La trifulca con Cobos disparó no sólo una crisis institucional y una distancia casi imposible de salvar ahora entre el Poder Ejecutivo y el vicepresidente, sino también un inconcebible desorden político dentro de la propia administración. A Alberto Fernández, jefe de los ministros, lo zamarreó sin piedad públicamente el radical cobista Horacio Quiroga, subsecretario de Asuntos Institucionales de la Cancillería. La escuela del reto de Kirchner vio cambiar los manuales: un subsecretario reta ahora en público al ministro más importante del Gobierno.

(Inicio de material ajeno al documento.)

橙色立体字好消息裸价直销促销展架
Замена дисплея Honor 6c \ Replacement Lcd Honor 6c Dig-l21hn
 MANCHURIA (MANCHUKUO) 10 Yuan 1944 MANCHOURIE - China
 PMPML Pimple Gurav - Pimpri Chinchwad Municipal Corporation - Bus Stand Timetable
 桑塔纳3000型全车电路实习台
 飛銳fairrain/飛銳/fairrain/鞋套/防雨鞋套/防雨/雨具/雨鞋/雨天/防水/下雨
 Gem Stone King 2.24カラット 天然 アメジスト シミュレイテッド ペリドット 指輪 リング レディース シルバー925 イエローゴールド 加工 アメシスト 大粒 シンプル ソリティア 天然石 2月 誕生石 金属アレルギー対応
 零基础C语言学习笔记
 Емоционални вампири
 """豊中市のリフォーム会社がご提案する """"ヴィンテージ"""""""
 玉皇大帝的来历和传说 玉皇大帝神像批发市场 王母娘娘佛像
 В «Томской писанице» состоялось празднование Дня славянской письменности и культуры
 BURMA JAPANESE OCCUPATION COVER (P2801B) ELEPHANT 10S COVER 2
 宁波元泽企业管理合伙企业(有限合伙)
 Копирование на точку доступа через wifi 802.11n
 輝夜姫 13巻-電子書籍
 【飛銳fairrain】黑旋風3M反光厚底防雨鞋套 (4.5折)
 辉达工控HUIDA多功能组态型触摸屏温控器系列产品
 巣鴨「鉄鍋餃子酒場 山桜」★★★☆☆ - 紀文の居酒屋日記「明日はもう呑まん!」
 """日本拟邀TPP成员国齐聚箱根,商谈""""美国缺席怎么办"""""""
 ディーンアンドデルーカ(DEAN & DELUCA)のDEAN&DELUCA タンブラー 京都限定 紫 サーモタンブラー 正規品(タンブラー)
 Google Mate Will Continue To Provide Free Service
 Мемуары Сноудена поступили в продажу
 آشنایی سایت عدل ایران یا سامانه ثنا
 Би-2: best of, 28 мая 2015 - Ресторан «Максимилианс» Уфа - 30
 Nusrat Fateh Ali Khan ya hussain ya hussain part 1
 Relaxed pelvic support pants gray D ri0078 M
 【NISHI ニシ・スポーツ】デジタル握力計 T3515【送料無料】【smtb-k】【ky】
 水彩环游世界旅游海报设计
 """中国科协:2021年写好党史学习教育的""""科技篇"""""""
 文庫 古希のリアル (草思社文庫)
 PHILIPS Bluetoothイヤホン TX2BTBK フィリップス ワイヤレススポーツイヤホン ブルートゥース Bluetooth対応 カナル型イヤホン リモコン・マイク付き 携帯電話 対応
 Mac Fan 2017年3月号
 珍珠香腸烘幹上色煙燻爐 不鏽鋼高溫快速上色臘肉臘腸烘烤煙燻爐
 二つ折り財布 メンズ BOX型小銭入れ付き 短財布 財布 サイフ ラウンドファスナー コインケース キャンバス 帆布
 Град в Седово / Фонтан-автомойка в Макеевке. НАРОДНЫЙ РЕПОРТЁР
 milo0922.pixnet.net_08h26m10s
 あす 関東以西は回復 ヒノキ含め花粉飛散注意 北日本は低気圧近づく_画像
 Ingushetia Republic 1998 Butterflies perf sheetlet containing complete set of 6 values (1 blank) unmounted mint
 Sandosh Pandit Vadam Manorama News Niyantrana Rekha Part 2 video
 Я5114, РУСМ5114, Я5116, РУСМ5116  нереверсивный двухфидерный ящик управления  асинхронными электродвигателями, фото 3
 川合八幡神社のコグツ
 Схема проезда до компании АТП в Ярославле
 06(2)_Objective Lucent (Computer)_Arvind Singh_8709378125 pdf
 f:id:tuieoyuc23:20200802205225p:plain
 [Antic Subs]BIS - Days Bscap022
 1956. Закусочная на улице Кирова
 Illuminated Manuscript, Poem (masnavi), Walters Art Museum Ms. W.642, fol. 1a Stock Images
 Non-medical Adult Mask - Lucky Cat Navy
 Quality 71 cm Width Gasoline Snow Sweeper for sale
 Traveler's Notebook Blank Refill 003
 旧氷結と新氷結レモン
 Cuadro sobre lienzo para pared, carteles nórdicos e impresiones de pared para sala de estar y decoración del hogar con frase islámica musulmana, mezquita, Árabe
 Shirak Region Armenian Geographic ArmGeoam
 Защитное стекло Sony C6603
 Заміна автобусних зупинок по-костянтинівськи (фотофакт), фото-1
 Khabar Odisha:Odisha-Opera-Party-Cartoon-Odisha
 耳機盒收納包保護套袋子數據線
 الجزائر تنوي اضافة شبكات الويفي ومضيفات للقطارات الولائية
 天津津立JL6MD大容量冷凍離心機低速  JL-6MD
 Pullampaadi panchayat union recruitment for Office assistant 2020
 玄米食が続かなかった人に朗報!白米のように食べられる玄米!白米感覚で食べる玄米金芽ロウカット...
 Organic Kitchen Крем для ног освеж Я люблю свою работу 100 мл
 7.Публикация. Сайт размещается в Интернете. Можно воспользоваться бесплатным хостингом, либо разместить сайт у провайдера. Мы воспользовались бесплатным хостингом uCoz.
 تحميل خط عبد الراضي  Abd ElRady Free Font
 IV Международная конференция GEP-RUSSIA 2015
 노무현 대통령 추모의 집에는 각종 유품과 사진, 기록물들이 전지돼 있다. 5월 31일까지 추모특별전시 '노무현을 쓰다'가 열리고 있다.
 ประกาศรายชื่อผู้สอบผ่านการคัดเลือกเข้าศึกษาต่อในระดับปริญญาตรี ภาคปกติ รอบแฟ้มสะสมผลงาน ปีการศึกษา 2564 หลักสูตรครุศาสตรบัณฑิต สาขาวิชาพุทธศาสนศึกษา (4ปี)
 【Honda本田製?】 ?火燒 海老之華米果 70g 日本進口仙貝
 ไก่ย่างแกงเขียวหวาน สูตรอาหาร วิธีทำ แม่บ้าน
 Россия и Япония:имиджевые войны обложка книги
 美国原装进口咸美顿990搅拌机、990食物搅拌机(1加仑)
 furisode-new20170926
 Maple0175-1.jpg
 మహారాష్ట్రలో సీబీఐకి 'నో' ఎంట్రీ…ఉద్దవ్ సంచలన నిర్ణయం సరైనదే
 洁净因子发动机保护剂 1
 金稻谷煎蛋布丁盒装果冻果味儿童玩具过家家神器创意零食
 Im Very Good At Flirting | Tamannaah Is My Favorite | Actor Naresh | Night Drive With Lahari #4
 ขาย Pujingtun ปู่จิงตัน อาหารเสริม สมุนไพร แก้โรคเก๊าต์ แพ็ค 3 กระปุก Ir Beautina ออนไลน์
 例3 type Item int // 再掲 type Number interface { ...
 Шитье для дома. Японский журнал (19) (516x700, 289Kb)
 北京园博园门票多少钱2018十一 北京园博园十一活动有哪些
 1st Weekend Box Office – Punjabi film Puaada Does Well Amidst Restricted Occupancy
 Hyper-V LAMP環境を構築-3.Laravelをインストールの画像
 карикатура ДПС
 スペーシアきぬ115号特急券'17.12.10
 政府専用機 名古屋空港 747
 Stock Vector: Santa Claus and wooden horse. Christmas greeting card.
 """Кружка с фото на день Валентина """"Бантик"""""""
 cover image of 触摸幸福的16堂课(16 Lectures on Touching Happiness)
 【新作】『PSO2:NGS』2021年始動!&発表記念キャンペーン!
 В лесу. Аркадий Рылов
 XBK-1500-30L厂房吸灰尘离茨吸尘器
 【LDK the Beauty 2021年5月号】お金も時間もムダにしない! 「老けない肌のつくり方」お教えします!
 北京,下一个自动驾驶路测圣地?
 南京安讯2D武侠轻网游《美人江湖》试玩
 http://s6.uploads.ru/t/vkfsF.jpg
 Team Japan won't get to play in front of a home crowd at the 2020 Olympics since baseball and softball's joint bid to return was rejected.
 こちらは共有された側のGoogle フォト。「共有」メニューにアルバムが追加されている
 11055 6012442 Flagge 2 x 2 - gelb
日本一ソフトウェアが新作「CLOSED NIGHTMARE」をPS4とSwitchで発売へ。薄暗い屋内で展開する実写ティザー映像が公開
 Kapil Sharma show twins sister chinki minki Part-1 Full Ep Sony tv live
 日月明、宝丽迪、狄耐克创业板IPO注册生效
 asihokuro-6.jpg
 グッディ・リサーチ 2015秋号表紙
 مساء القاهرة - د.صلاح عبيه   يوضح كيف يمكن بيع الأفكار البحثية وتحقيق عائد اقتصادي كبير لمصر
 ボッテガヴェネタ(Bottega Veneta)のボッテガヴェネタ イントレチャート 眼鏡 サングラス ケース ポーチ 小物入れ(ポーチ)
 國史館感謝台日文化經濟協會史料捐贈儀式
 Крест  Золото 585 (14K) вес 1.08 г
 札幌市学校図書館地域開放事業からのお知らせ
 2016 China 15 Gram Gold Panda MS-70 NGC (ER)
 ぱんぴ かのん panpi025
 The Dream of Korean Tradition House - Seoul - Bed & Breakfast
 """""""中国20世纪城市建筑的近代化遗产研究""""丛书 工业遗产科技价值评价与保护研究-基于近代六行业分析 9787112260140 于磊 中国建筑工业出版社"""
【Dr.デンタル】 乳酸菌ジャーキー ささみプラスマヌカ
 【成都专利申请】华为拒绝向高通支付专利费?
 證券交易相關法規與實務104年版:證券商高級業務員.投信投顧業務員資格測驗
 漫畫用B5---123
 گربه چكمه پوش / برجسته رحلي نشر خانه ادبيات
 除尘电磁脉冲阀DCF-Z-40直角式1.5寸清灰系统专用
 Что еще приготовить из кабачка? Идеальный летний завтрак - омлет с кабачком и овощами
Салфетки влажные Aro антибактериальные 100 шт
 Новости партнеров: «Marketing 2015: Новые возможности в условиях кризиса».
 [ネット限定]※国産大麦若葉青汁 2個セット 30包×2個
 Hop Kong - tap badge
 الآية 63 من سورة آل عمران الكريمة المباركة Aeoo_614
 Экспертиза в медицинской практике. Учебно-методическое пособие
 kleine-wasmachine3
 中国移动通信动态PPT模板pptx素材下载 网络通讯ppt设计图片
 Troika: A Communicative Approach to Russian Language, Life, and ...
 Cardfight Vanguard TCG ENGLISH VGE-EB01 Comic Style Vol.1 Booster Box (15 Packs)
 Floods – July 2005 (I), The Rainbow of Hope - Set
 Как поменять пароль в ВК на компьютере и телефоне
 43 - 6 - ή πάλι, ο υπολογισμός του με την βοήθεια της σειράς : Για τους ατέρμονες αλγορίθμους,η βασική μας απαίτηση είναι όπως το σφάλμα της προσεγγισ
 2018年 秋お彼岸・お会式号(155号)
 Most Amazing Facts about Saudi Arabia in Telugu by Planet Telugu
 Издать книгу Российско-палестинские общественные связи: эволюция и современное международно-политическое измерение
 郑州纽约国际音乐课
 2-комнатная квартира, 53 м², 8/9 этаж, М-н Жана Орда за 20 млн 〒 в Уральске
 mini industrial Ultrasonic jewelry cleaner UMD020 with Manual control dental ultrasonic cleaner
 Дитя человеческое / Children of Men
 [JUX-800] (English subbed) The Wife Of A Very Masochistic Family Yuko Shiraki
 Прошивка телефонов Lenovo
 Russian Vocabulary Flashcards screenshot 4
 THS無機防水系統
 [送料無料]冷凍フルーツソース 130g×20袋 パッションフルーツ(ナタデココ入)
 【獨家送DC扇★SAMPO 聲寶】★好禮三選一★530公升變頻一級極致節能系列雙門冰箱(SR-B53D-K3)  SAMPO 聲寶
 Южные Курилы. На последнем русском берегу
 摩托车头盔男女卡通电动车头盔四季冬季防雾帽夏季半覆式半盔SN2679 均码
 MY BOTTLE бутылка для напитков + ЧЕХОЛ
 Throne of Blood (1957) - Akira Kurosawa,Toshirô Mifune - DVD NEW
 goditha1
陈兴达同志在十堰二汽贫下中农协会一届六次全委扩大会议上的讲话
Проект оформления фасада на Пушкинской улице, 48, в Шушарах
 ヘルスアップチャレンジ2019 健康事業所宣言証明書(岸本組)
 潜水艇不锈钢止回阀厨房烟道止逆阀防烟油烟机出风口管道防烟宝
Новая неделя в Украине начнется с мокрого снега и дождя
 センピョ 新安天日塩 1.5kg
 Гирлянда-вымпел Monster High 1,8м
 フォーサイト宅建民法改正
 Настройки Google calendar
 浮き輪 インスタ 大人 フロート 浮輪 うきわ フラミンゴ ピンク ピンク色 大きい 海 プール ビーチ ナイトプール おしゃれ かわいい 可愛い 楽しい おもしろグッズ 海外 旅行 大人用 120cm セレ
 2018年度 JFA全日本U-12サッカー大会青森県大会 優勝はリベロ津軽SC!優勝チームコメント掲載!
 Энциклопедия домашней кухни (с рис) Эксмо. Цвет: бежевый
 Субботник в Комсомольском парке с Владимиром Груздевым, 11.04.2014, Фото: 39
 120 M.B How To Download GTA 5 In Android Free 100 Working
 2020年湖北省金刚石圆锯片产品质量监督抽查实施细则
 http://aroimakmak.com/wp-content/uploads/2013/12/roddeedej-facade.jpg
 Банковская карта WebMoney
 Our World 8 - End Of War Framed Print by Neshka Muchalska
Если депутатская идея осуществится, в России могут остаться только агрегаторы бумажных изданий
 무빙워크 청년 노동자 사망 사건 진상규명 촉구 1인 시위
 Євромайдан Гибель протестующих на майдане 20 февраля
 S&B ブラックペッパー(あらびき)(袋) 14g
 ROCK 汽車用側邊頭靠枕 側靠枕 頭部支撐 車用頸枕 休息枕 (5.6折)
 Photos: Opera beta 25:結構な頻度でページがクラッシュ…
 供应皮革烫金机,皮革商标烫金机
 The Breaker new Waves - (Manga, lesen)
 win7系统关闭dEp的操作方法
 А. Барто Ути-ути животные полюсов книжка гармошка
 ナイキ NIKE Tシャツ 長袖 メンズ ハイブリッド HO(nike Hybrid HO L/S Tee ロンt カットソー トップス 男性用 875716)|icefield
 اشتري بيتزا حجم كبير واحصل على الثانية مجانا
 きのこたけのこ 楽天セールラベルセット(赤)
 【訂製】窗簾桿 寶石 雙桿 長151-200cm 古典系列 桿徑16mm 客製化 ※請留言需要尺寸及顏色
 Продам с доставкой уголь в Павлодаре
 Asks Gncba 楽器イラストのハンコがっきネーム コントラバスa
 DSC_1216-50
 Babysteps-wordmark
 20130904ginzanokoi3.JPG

Peor que antes , respondió ayer otro presidente de las entidades rurales sobre la situación posterior a la votación. ¿Por qué? En primer lugar, el Congreso le daría al Ejecutivo, si hubiera sanción del Senado, facultades para cambiar las retenciones. El proyecto de ley actual no tiene fecha límite y sólo podría cambiarlo otra ley. El oficialismo remedió esa falla trasladándole al Ejecutivo sus indelegables facultades. Además, todas las compensaciones que se idearon para seducir a pequeños y medianos productores sí tienen un límite: el 31 de octubre próximo. Después, las retenciones volverán a ser iguales para todos.

El campo consiguió primero la adhesión de amplios sectores sociales, rurales y urbanos, y ayer dividió casi en partes iguales a la Cámara de Diputados. Los dirigentes rurales deberían ser sinceros y aceptar que nunca imaginaron que terminarían abrigados por semejantes ardores sociales y políticos. Ese espacio de sinceridad debería cubrir también al oficialismo. Debería admitir que hasta ahora perdió mucho más que lo que ganó.